Sir Alan Beith has been north Northumberland’s MP for nearly 40 years, but the last two have seen him involved in the hustle and bustle of the Coalition Government.
So does he have any regrets after the Liberal Democrats joined up with the Conservatives? Not at all, he says.
“Now looking at what’s happening in Greece and Spain, the country had to have a stable Government which could take really difficult decisions to stop us getting in that situation,” he said.
“The level of deficit was so high that we were exposed to very much the same dangers unless you had a Government who could get a grip of the situation.
“At the same time it’s been an opportunity to get Liberal Democrat policies from the front of our manifesto implemented.”
He points to the pupil premium and the people on lower and medium incomes who are paying less tax or have been taken out of tax altogther, among others.
He continued: “The Government is much more open under the Coalition, it has to be really because there’s two parties.
“There’s no concealing that we come at things from different standpoints, but the processes of government are more in the public eye.
“Ministers have got to persuade members in both parties that what the Government’s putting forward makes sense.
“It’s unfortunate that the Lib Dems have the opportunity to prove coalition government works well when the economic situation is as serious as it is now, but that’s precisely the situation when you need a coalition government.”
But has the Coalition affected people’s views of the Liberal Democrats?

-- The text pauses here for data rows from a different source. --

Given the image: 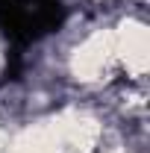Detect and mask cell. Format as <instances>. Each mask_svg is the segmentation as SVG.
<instances>
[{
  "instance_id": "cell-1",
  "label": "cell",
  "mask_w": 150,
  "mask_h": 153,
  "mask_svg": "<svg viewBox=\"0 0 150 153\" xmlns=\"http://www.w3.org/2000/svg\"><path fill=\"white\" fill-rule=\"evenodd\" d=\"M62 0H0V27L15 44H30L56 30Z\"/></svg>"
}]
</instances>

Elsewhere in the country in the recent local elections, both the Lib Dems and the Tories lost seats.
“I never had any illusions that there wouldn’t be a negative effect at least for the first couple of years, because the people who vote for us, if they didn’t vote for us, would vote for Labour, as they have a deep distrust of the Tories,” said Sir Alan.
“Our job is to make sure the Government is a coalition and therefore that their fears don’t happen.
“The other factor we have to contend with in the elections is that any Government in the situation that the country’s now in would be making very unpopular decisions.
“If Labour had won a majority they would either be doing things similarly to what this Government is doing or the country would be heading for disaster, and I think it would be the first one.”
Austerity is a big part of the tough decisions that the Government is taking but Sir Alan says that people they talk to do appreciate what has to be done.
“Talking to people on doorsteps – as even though we didn’t have elections, we made a point of getting out and doing quite a lot of canvassing – people do understand that difficult decisions need to be made.
“And they welcome things like cutting down on tax and benefit fraud and reforming the benefit system so that it’s fair.”
Being part of the Coalition Government has also helped him take north Northumberland’s issues right to the top – three ministers in the Government used to work for him.
And Sir Alan is clear on the issues that matter to people in his constituency.
“Unemployment has continued to go down in our area but that doesn’t make it any less serious of an issue for the person without a job or whose son or daughter doesn’t have a job,” he said, highlighting the need to attract employers and create jobs.
“We don’t have enough houses for young people.
“I welcome what the Government is trying to do with this but there’s an enormous amount of ground to make up.
“We still have high fuel prices both for cars and, in many cases, for domestic heating so the Green Deal is important.
“Some of the most serious poverty is among people in privately rented older property which is very expensive to heat and who are travelling long distances to work.
“The Government is keeping petrol prices 6p lower than they would have been under previous plans but it is still a real struggle for people who have no alternative but to use their car to get to work.”
And of course, Sir Alan has continued to pester the Education Secretary Michael Gove and roads minister Mike Penning regarding the A1 and the rebuilding of the Duchess’s High School in Alnwick, the latter of which came to fruition this week.
So Sir Alan can now concentrate on pushing for the dualling of the A1.
“There’s a crucial economic case for improving the A1 which in my submission answers the charge that there are so many roads in the south that are busier and have more accidents,” he said.
“In my view that’s part of the problem – over-development in the south, because we haven’t developed the infrastructure in the north over the years to attract more of that business to this part of the world.”
And another issue that seems to be a big talking point in north Northumberland is wind turbines.
“A lot of people have genuine anxieties about the impact of wind turbines on the outlook around the villages in which they live,” he said.
“I don’t think it should be a party political issue.
“The right way to deal with it is to enable the local planning authority to make careful rational decisions about where we can site wind turbines.
“I want the Government to do all it can to develop other renewable energy forms.
“Some people get the impression that all the wind turbine applications are happening in Northumberland, but I can assure them I have many MP colleagues who raise the same issues and, in some cases, who are getting significantly more applications approved and built than we are.”